Soon after I started running, just as I was really starting to enjoy it, I had to stop for six months because of injury. First I got tendonitis in my groin because I pushed myself too hard every time I went running, instead of interspersing easy runs between hard sessions. Then I got an inflamed Achilles tendon because I increased my mileage too rapidly. Looking back, I wish I had been more patient and built up a firm base of fitness, and invested more in what may seem like side issues, such as flexibility and core stability before trying to build up my mileage. And because I’m relatively new to running, I’ve realised I should concentrate on shorter distances at first. The main lesson for me is that you have to listen to your body – if it hurts all the time you are doing something wrong. One week’s missed training is better than 6 months moping about not being able to run at all.
Matt Siddle, 24
The biomechanical weaknesses that cause overuse injuries occur primarily because our lifestyles are not consistent with the range of activities for which the human body evolved. For example, because the average city dweller spends large parts of every day sitting down, our thigh muscles become elongated and our hamstrings (on the back of the upper leg) are become too short. Because of our lack of physical activity, muscles are underused and become too weak, or are sometimes not fired (recruited) at all.
You may be thinking to yourself that none of this applies to you, because you are fit, you run and you go regularly to the gym. You are very likely in a better position than the average sedentary person. But we are increasingly coming to understand that the dynamic exercises we do while running or working out only address part of the problem.
Some physiotherapists suggest that we need to pay more attention to our core stability – that is, the ability of key muscles around the abdomen, pelvis and back to hold the torso steady. The muscles that do this are not the large surface muscles that are used in dynamic exercises such as sit-ups or leg curls. They are deeper muscles, designed to work statically (that is, they prevent rather than generate movement). In people who get injured, it appears that these muscles fire late, or not at all, and are too weak to perform their stabilising function. Annoyingly, the exercises most of us do in the gym to strengthen our trunk (e.g. sit‑ups or trunk curls) target the wrong muscles because they are dynamic exercise.

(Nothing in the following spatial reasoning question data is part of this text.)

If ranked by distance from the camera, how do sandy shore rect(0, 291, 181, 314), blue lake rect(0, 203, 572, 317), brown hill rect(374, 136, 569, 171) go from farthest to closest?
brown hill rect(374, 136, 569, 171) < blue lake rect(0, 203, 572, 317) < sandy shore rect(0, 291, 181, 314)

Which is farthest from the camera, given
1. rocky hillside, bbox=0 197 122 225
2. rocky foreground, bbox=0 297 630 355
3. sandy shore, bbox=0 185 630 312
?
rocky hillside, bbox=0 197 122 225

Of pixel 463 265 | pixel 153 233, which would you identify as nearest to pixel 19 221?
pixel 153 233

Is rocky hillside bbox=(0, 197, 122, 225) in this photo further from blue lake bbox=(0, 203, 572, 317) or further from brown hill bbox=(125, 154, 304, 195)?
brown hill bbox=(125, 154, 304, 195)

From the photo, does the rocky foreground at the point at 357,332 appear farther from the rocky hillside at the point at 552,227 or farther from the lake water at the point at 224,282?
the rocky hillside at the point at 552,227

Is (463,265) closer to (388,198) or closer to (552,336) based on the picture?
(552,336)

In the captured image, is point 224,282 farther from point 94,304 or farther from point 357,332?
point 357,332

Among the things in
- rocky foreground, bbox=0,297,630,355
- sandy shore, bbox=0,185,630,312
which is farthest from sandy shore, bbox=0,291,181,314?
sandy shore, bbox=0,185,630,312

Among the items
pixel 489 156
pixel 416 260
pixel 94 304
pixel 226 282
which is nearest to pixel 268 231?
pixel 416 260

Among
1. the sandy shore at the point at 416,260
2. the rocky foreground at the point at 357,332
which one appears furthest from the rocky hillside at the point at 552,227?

Indeed, they may even do the opposite, because the dynamic muscles dominate, allowing the static muscles to become lazy and atrophy.
It is clear that having good biomechanics depends on the proper functioning of these key muscles around our lower trunk, and on all our muscles being properly recruited, the right length and sufficiently strong and flexible.
Specialists often ascribe running injuries to over-pronation. The implication is sometimes that, with the right pair of shoes or inserts, the problem will go away; or that the injured runner should simply give up because they are not cut out for running. But over-pronation is itself a symptom of some other problem, which could be anywhere from your abdomen down to your big toe. Once diagnosed, it is often easy to fix (and better shoes or inserts may well be part of the solution). But if you have an injury and your therapist seems to be tackling only the symptoms, try to find one who looks for the underlying cause and helps you to fix that, or you will find yourself going back time and time again.
Core stability is a deceptively simple but important idea. It tells us that we should look for the causes of injuries, not in our running, which is consistent with the evolution of the human body over millions of years, but in the weaknesses and imbalances in our bodies caused by the lifestyles we live today for which our bodies are not well adapted.